Manipulate and Enrich Documents

CFS provides features to manipulate and enrich documents. Enriching a document means adding additional information, or improving the quality and usefulness of the information, before the document is indexed into IDOL. For example, you can:

  • Add additional fields to a document.
  • Extract content from HTML pages, discarding irrelevant content such as headers, sidebars, advertisements, and scripts.
  • Split long documents into multiple sections. This can improve performance when you query IDOL, because IDOL can return a specific part of a document in response to a query.
  • Standardize field names, so that documents that originated from different repositories use the same fields to store the same type of information.
  • Perform Eduction on document fields. Eduction extracts entities from a document, and writes them to specific document fields. An entity can be a word, phrase, or block of information - for example an address or telephone number.
  • Perform analysis on image and video files and add the results to the document. Examples of media analysis include optical character recognition (OCR), face detection and recognition, and object recognition. To analyze media you must have an IDOL Media Server.
  • Extract speech from audio and video files, and add the transcription to the document content. To analyze speech you must have an IDOL Speech Server.
  • Reject documents that do not contain content in a specific language.
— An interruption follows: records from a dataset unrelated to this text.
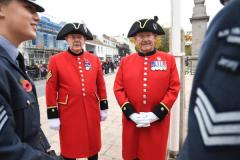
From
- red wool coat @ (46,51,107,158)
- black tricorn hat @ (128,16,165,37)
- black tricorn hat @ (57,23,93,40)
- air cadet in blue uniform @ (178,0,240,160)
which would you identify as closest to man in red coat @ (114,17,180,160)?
Answer: black tricorn hat @ (128,16,165,37)

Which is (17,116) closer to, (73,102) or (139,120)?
(139,120)

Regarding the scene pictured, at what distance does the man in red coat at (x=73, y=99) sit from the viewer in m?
3.21

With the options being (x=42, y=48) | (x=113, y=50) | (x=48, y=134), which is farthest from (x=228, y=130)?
(x=113, y=50)

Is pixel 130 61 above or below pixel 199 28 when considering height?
below

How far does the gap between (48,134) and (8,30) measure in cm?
434

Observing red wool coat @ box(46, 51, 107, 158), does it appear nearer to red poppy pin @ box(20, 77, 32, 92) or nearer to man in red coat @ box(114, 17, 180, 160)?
man in red coat @ box(114, 17, 180, 160)

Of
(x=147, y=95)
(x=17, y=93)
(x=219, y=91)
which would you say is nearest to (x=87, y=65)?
(x=147, y=95)

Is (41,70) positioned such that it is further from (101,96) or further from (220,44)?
(220,44)

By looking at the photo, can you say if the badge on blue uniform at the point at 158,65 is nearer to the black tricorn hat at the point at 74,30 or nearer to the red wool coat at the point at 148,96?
the red wool coat at the point at 148,96

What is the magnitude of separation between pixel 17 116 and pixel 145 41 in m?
1.91

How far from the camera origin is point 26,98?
1456 millimetres

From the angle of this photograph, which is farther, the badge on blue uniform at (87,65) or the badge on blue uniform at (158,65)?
the badge on blue uniform at (87,65)

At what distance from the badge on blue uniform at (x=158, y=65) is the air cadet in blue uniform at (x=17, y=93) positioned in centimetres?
157

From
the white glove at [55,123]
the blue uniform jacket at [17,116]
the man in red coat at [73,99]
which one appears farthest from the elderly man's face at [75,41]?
the blue uniform jacket at [17,116]
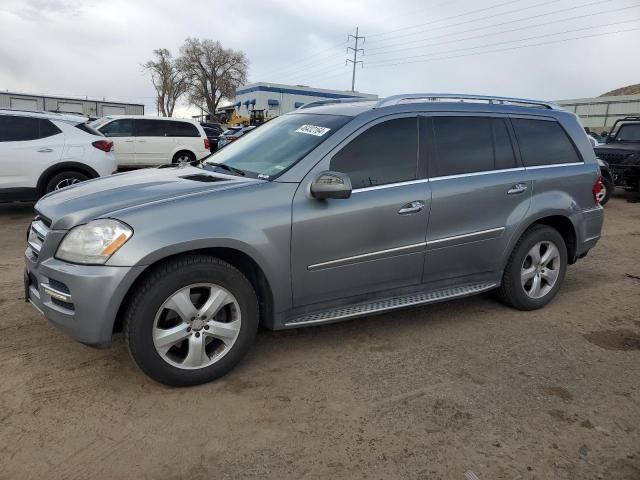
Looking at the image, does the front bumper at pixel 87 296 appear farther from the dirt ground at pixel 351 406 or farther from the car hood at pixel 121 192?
the dirt ground at pixel 351 406

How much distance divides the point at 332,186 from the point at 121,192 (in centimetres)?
136

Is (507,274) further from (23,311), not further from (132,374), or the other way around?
(23,311)

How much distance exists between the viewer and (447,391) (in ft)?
10.4

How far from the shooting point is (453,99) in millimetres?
4246

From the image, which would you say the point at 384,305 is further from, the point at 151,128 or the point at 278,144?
the point at 151,128

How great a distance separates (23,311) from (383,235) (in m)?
3.00

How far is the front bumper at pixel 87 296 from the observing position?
111 inches

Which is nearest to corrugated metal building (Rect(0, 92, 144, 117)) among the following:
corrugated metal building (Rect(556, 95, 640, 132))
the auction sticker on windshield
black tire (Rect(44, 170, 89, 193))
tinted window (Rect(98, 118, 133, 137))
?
tinted window (Rect(98, 118, 133, 137))

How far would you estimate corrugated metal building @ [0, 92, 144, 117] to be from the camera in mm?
35250

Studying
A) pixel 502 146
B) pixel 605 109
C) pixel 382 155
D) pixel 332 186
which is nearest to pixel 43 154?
pixel 382 155

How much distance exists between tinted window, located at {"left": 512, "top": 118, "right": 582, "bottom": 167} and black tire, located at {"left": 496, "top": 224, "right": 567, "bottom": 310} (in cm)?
60

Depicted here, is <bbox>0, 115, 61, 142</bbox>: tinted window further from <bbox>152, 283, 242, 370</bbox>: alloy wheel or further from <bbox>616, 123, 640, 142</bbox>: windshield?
<bbox>616, 123, 640, 142</bbox>: windshield

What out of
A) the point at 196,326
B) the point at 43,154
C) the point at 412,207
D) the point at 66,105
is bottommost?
the point at 196,326

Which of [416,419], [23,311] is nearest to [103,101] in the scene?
[23,311]
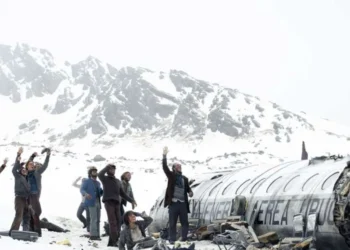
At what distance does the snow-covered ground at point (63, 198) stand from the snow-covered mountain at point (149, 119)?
35.7 metres

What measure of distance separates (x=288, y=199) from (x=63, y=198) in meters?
→ 16.6

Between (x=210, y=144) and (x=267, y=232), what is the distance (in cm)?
8755

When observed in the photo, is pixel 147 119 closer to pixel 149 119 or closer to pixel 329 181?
pixel 149 119

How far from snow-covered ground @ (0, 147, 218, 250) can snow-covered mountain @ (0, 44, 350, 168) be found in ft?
117

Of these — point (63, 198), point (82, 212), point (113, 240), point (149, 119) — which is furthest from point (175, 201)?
point (149, 119)

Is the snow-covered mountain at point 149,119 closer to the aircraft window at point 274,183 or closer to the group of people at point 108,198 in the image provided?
the group of people at point 108,198

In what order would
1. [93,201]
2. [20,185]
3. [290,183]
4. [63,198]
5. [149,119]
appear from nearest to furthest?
[290,183]
[20,185]
[93,201]
[63,198]
[149,119]

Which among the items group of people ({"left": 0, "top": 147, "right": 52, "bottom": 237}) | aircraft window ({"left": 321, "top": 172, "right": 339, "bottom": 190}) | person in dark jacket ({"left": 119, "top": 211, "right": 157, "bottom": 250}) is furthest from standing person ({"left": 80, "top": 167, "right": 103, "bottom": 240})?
aircraft window ({"left": 321, "top": 172, "right": 339, "bottom": 190})

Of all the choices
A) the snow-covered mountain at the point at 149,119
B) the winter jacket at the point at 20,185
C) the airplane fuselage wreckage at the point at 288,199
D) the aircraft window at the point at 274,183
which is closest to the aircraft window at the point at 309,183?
the airplane fuselage wreckage at the point at 288,199

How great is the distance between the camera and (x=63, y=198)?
25.9 m

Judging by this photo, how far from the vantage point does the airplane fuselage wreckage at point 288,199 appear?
9.79 m

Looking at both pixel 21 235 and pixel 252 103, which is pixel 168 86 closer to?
pixel 252 103

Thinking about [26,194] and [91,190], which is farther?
[91,190]

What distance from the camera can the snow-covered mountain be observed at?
96062 mm
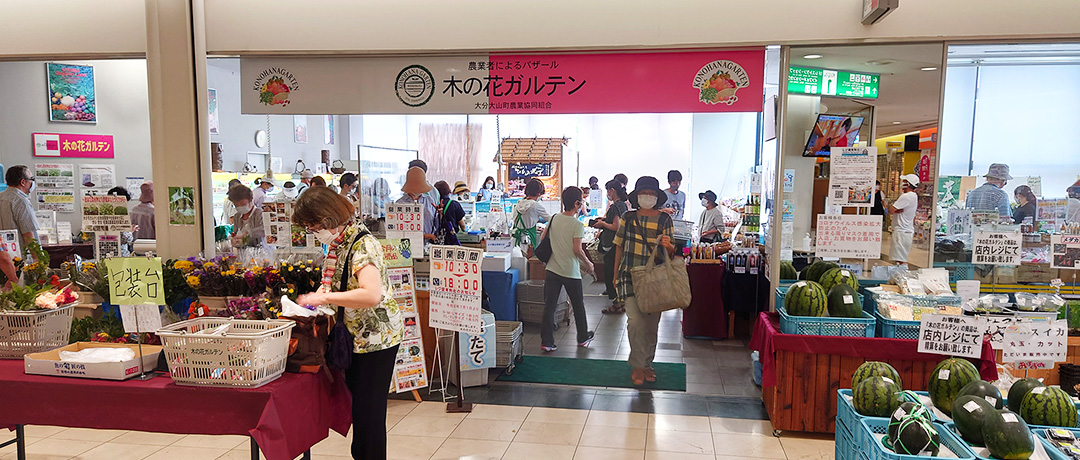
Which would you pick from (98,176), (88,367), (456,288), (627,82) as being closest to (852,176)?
(627,82)

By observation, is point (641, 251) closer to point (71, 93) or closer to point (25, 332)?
point (25, 332)

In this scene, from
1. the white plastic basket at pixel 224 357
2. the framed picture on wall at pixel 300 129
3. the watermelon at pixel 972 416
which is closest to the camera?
the watermelon at pixel 972 416

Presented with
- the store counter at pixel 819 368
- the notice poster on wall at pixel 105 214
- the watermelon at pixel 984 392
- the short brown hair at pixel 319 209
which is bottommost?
the store counter at pixel 819 368

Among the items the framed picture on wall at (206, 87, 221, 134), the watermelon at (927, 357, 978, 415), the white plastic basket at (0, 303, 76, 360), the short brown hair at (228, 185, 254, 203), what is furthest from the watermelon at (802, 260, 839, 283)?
the framed picture on wall at (206, 87, 221, 134)

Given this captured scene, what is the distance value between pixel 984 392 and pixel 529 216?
3201mm

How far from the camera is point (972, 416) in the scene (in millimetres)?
2531

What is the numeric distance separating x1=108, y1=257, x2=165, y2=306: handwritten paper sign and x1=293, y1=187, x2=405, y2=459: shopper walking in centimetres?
64

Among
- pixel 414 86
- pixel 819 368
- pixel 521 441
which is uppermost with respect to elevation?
pixel 414 86

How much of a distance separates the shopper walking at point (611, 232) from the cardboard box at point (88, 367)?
9.87 feet

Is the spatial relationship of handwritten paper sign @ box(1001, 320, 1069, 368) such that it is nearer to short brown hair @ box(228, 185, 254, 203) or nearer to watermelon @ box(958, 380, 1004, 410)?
watermelon @ box(958, 380, 1004, 410)

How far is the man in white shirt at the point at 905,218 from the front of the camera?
4.50m

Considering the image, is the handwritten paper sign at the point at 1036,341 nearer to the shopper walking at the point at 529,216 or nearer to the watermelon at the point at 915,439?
the watermelon at the point at 915,439

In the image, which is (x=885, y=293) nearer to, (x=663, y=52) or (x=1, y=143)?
(x=663, y=52)

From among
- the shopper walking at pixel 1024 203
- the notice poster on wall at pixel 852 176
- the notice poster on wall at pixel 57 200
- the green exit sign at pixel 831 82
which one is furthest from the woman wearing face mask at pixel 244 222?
the shopper walking at pixel 1024 203
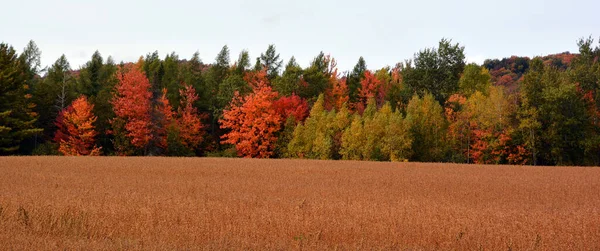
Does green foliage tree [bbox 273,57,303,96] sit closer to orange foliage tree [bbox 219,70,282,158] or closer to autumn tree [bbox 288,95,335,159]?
orange foliage tree [bbox 219,70,282,158]

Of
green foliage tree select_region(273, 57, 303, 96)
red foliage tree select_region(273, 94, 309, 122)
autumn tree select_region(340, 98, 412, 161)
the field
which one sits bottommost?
the field

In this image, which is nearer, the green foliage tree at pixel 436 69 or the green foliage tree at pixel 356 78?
the green foliage tree at pixel 436 69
The simplest way to manipulate documents is to use the import tasks that are included with CFS. For information about the tasks that are available, see Manipulate and Enrich Documents. You can configure these tasks by modifying configuration parameters in the CFS configuration file.

CFS also supports Lua, an embedded scripting language. You can write Lua scripts to manipulate documents and define custom processing rules. For information about the Lua functions that are provided with CFS, refer to the Connector Framework Server Reference.